Butcher ‘robbed’, gives his total blessing. Skilbey Blogs.
Salesmen are all things to all people. Here’s banter I heard one day in my local butchers.
“I’d like a leg of lamb for four.”
“Got the perfect job. How about this leg, here,”
“What am I doing? Feeding the five thousand?”
“Get out of here. I’d take this home for four. Tell you what, I’ll swaddle it in a nice bit of seasoning and it’s yours for twenty.”
“Shut up. You’re fleecing me — buy a whole sheep for less. Oh, go on then. Won’t tell the misses she’d skin you if she knew.”
“Tidy. I’ll wrap it up under ‘bargain’ ”
“Wrap it up under ‘robbed’, mate.”
And there you have it- that healthy relationship between the ‘I don’t trust you’ customer and the ‘giving you a fair deal’ shop businessman. All in a day’s work.

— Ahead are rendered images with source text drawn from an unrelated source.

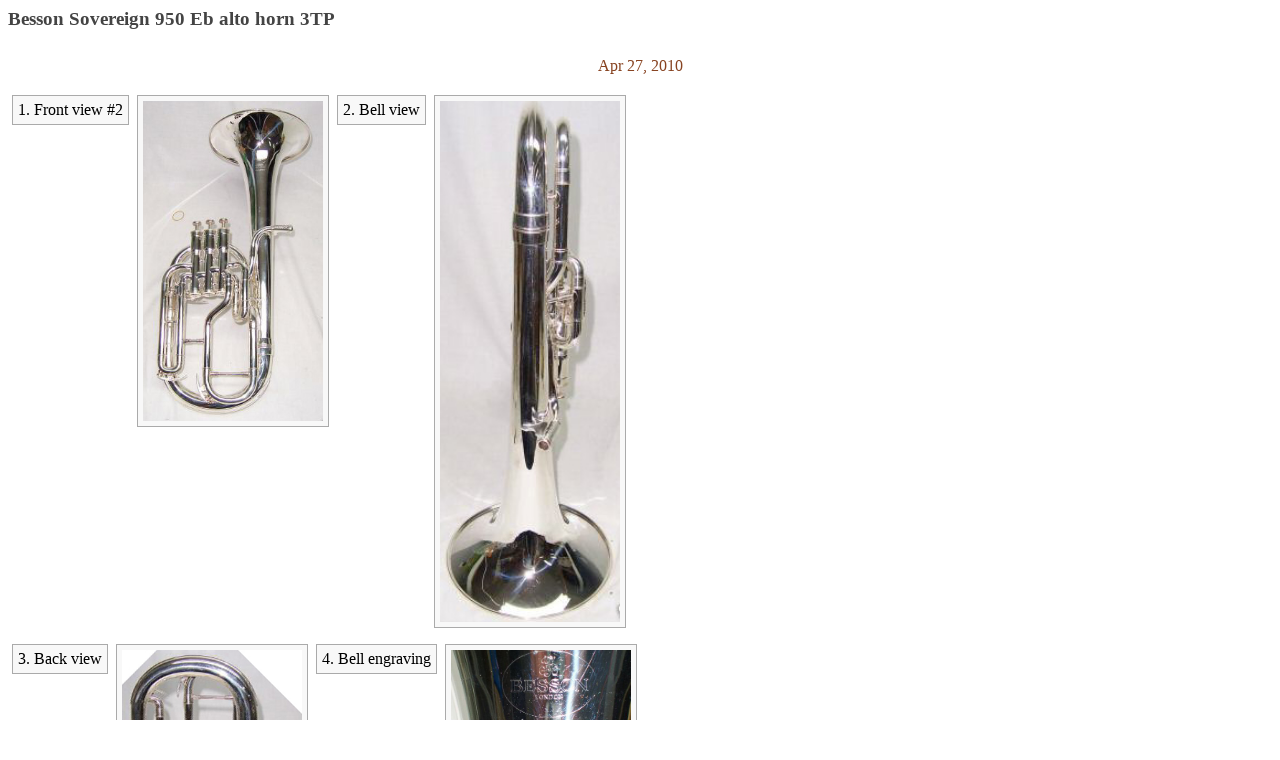

--- FILE ---
content_type: text/html
request_url: https://yorkmaster.org/yorkmaster/photos/794274414-Besson-Sovereign-950-Eb-alto-horn-3TP/index.html
body_size: 583
content:
<HTML>
<HEAD>
<meta charset="UTF-8">
<TITLE>Besson Sovereign 950 Eb alto horn 3TP</TITLE>
<STYLE>
h3 {
	color: #444;
}
img {
	padding: 5px;
	margin: 4px;
	margin-top: 8px;
	width: 180px;
	float: left;
	background-color: #f8f8f8;
	border: 1px solid #aaa;
}
#com {
	overflow: hidden;
	margin-top: 4px;
}
#nb {
	padding: 5px;
	margin-left: 4px;
	margin-right: 4px;
	margin-top: 8px;
	float: left;
	background-color: #f8f8f8;
	border: 1px solid #aaa;
}
#ctime {
	color: #842;
	padding: 8px;
	text-align: center;
}
</STYLE>
</HEAD><BODY>
<h3>Besson Sovereign 950 Eb alto horn 3TP</h3>
<div id="ctime">Apr 27, 2010</div>
<div id="com">
<div id="nb">1. Front view #2</div>
<A HREF="9875884-Front-view-2.jpg"><IMG SRC="9875884-Front-view-2.jpg"></A>
<div id="nb">2. Bell view</div>
<A HREF="140769692-Bell-view.jpg"><IMG SRC="140769692-Bell-view.jpg"></A>
</div>
<div id="com">
<div id="nb">3. Back view</div>
<A HREF="425591329-Back-view.jpg"><IMG SRC="425591329-Back-view.jpg"></A>
<div id="nb">4. Bell engraving</div>
<A HREF="689027585-Bell-engraving.jpg"><IMG SRC="689027585-Bell-engraving.jpg"></A>
</div>
<div id="com">
<div id="nb">5. In the case</div>
<A HREF="707870665-In-the-case.jpg"><IMG SRC="707870665-In-the-case.jpg"></A>
<div id="nb">6. Front view</div>
<A HREF="769021260-Front-view.jpg"><IMG SRC="769021260-Front-view.jpg"></A>
</div>
<div id="com">
<div id="nb">7. Front view #3</div>
<A HREF="1263589571-Front-view-3.jpg"><IMG SRC="1263589571-Front-view-3.jpg"></A>
<div id="nb">8. Back view #2</div>
<A HREF="1332712434-Back-view-2.jpg"><IMG SRC="1332712434-Back-view-2.jpg"></A>
</div>
</BODY>
</HTML>
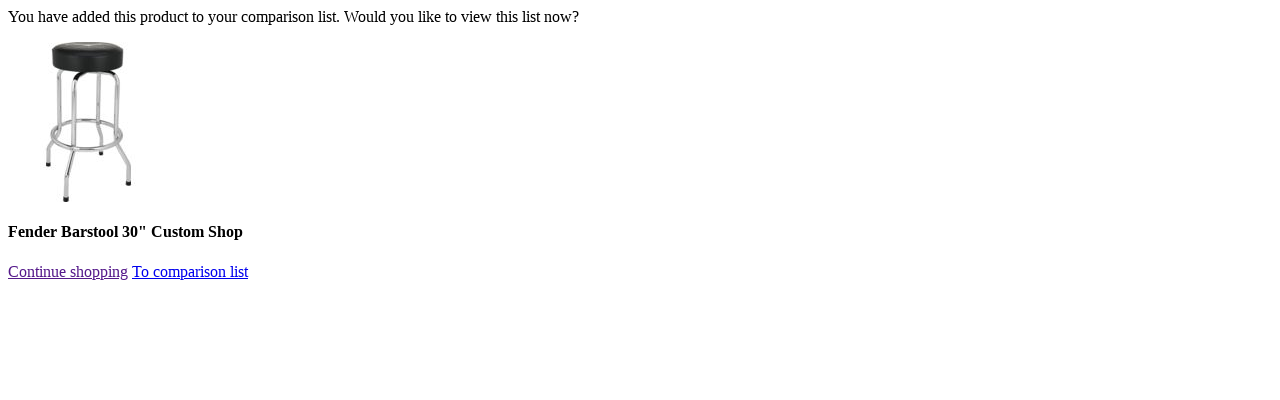

--- FILE ---
content_type: text/html;charset=utf-8
request_url: https://www.musicstore.com/en_GB/GBP/product-add?ProductRefID=ACC0011787-000%40MusicStore-MusicStoreShop
body_size: 400
content:
<div class="">
<div class="">
<p>You have added this product to your comparison list. Would you like to view this list now?</p> 
</div>
<div class="compare-product-list row margb10"><div class="col-xsp-6 col-xsl-6 col-lg-6 col-xlg-3 col-sm-3 nopadl margb10">
<div class="">

<img
alt="Fender Barstool 30&quot; Custom Shop Product Image"
title="Fender Barstool 30&quot; Custom Shop"
class="img-responsive"

src="//images.musicstore.de/images/0160/fender-barstool-30-custom-shop_1_ACC0011787-000.jpg"
data-minsize="0160"

srcset="//images.musicstore.de/images/0080/fender-barstool-30-custom-shop_1_ACC0011787-000.jpg 80w, //images.musicstore.de/images/0160/fender-barstool-30-custom-shop_1_ACC0011787-000.jpg 160w, //images.musicstore.de/images/0320/fender-barstool-30-custom-shop_1_ACC0011787-000.jpg 320w, //images.musicstore.de/images/0640/fender-barstool-30-custom-shop_1_ACC0011787-000.jpg 640w, //images.musicstore.de/images/0960/fender-barstool-30-custom-shop_1_ACC0011787-000.jpg 960w, //images.musicstore.de/images/1280/fender-barstool-30-custom-shop_1_ACC0011787-000.jpg 1280w, //images.musicstore.de/images/1600/fender-barstool-30-custom-shop_1_ACC0011787-000.jpg 1600w, //images.musicstore.de/images/3200/fender-barstool-30-custom-shop_1_ACC0011787-000.jpg 3200w"
sizes="160px"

Market traders with all their wizardly gifts in the art of the gabble, tongues often gilded with melted butter, honey or truly saucy spices; these sharp backbone businessmen can quip with lightening speed and sassiness to passers- by: “What size? Your size— ‘course darling… always (in) your size.” Well my local family butchers has seriously upped their marketing strategy- way beyond throwing in the odd lamb chop for nothing in your shopping bag or overlooking a charge for the bacon rashers- through a trick I call virtual or placebo gratification, and they now make sure you leave their premises feeling like you have just purloined them; a butcher robbed but giving his total blessing. It’s a clever sales technique. This is what happened.
Just recently my butcher, while holding the white bag containing provisions I’d just purchased in one hand, and pulling the receipt from the till roll with the other, stalled for longer than a moment. He studied both hands with a tennis match head; first carefully scanning the receipt, then looking back down into the bag to count what’s there. Receipt and then bag. Then bag back to receipt. He did this for a long, long time. I was convinced he’d have to take it out and start all over again. Something had gone wrong. Eventually he looked up, eyes incredulous and said, ‘Can’t believe it’s so cheap’, before handing it over.
I left the shop feeling incredibly lucky; for the first time in my life, I had truly bagged a bargain. And then I remembered the very savvy, but very well behaved suited and booted twinkle in his eye.
So many techniques being use to try and sell you products these days, including the clever customer satisfaction gimmick earlier, but the one that really gets my goat up is strategy number twenty-nine of Blabbers’ Guild : ‘Customer compliance via confusion’, or the use of an ‘information overload’ stun gun.
They all use it- telesales, insurance, pensions firms. And fast food places! Fast food places are the last to have embraced this particular technique. All the information is thrown at you like a projectile vomit. If you have to look at the display menu above the staff, it looks like you’re trying to decipher many pots of what the hell is that colour paint? Tossed at a blank canvas. There is no clarity about the product you’re buying, so we get shunted into buying something due to pressure, (someone behind you wants their meal yesterday), or out of the embarrassment of not being able to admit to our confusion. Sod all to do with actual understanding; most of us can comprehend systems and concepts if we’re giving sufficient time and I suppose if staff didn’t feel the pressure of having to race through their script. Familiar with the magician’s trick where he hides the ball under one of three overturned paper cups then does a dance with all three? In the end you have no idea which cup the ball you want is under, so you just select anyone, like you know what you’re doing, like it’s a calculated choice, but it’s not. There are many theorists out there who would argue that we are being guided through our daily life, into decisions that we make based on pure confusion We can use the analogy that if one (tennis) ball is ejected out of a machine, we have a good chance of catching that and all assessments and judgements we put in place to achieve that are called upon. However, if the machine starts ejecting several balls all at once even, never mind that each could be of a different material, colour or size; balls for different purposes, you’re bombarded with choice, opting for just anyone- whichever one you can catch.
For retailers, customer compliance via confusion seems to be a misguided way forward, with everything fast- fired at you, and if there is some human interaction involved, it’s hardly genuine. But the quick-fire banter that requires real engagement, such as the butcher’s earlier, is traditional selling at its best: attractive, effective and giving us all a smile in the end.
Although, slow and steady confusion works well too. And not always by the retailers. To senior ladies everywhere: don’t try this at home.